Step 2: Interviews and focus groups with potential respondents to establish whether the newly refined conceptualisation of the construct matches the way the prospective respondents think about it. You will need to recruit a sample of participants for your interviews or focus groups from the population of target respondents (e.g., a sample of Imperial students, if the scale in question is to be administered to Imperial students). Again using the example of creating a new educational self-efficacy scale, this step will help you to determine whether the way scholars define educational self-efficacy matches with the way Imperial students think about educational self-efficacy.

Step 3: Synthesise the literature review with interview-focus group data to reconcile the differences that emerge between academic and lay understandings of the construct in question. In this step, when scholars and respondents agree conceptually but describe the indicators, or sub-themes, differently, you can use the vocabulary of the respondents. This will help you to create a list of indicators, or sub-themes, which you may develop your items around in Step 4.

Step 4: Preliminary item development. The goal of this step is to develop items that represent the indicators – or themes – that arose out of the synthesis of literature and interview-focus group data. In this step, it is advisable to develop a few more items than you will want to have in your final scale. For example, if you want your final scale on educational self-efficacy to have 5 items, develop a preliminary list of 8-9 items. Please see the above “Top Tips for Developing Items and Response Options” section above.

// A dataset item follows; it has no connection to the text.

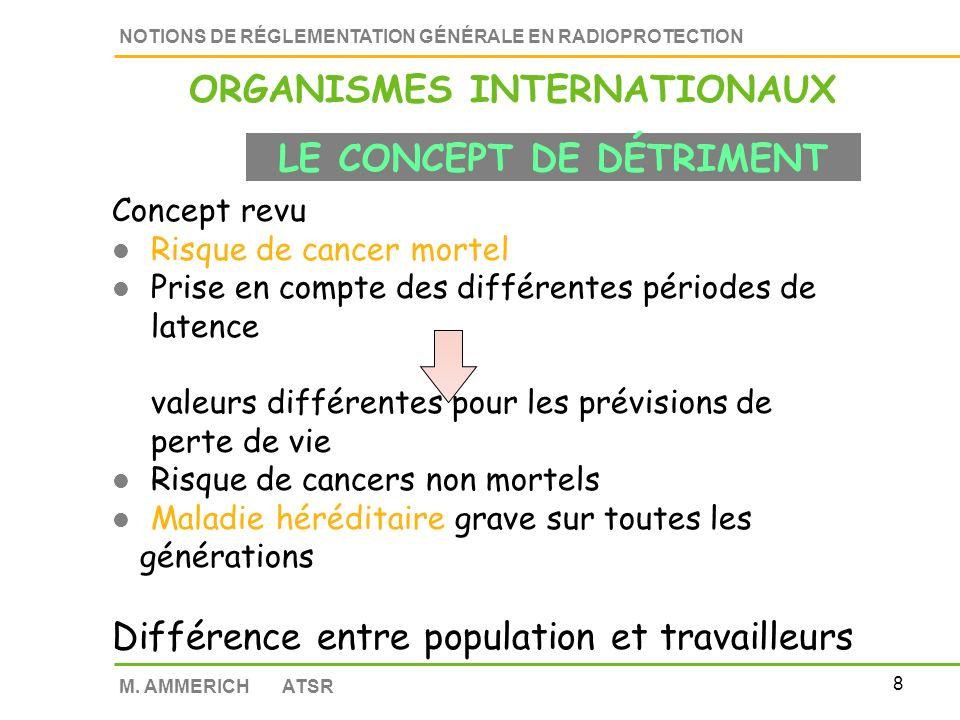 7 NOTIONS DE RÉGLEMENTATION GÉNÉRALE EN RADIOPROTECTION M.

Step 5: Expert validation of preliminary items. It is advisable to return to your academic audience, and ask experts in the field (e.g., self-efficacy) to participate in an online survey to review the items and provide feedback on how they might be improved (or eliminated altogether). This step will help to ensure that the items you developed match your conceptualization of the construct (e.g. educational self-efficacy), and will possibly give you additional feedback on possible missing indicators. When you reach out to experts in the construct of interest, be sure to provide them with your definition of the construct, and ask them to indicate how relevant each item you developed is to the construct and note any important aspects of the construct that are not reflected in your items. You can then revise or remove items based on the feedback you receive from the experts.

Step 6: Cognitive pretesting interviews to determine whether your respondents consistently interpret your remaining items as you intend them to. In each one-on-one interview, you will ask potential respondents to 1) re-state each item in their own words (without using any of the words in the item itself) and 2) think aloud while coming to their answer to each question. This process can help you identify clear trends from multiple respondents about any problematic items, and provide insight on how you can make changes (e.g., adapting the vocabulary of the item to make it easier to understand) (Willis, 2005).

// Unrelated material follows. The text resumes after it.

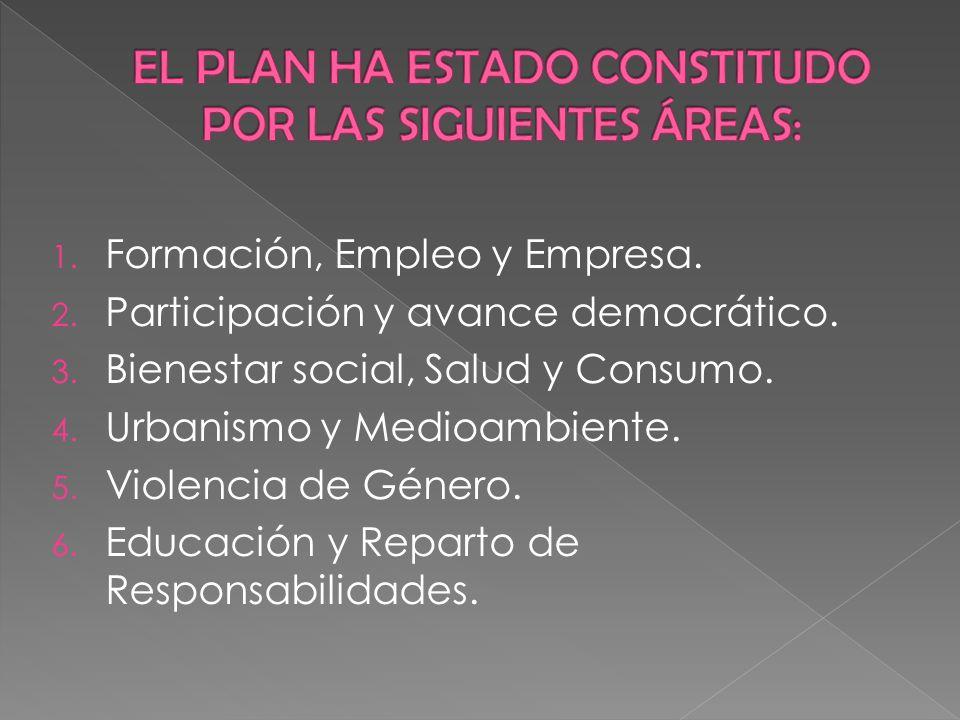 Consolidación de los servicios municipales más frecuentemente utilizados por las mujeres (Área de Igualdad, CIDE…).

After these six steps, the items can be pilot tested with a sample of potential respondents. From the pilot tests, it is necessary to analyse the mean and variability of each individual item, as well as inter-item and item-total correlations, reliability among other analyses, to understand how well the items perform together as a scale, and to test whether measures of a construct are consistent with what you understand the construct to be, among other analyses (Gehlbach & Brinkworth, 2011).


Gehlbach, H., & Brinkworth, M. E. (2011). Measure twice, cut down error: A process for enhancing the validity of survey scales. Review of General Psychology, 15(4), 380-387. Retrieved from

McIver, J. P., & Carmines, E. G. (1981). Unidimensional scaling. Beverly Hills, California: SAGE.

Willis, G. B. (2005). Cognitive interviewing: A tool for improving questionnaire design. Thousand Oaks, California: SAGE.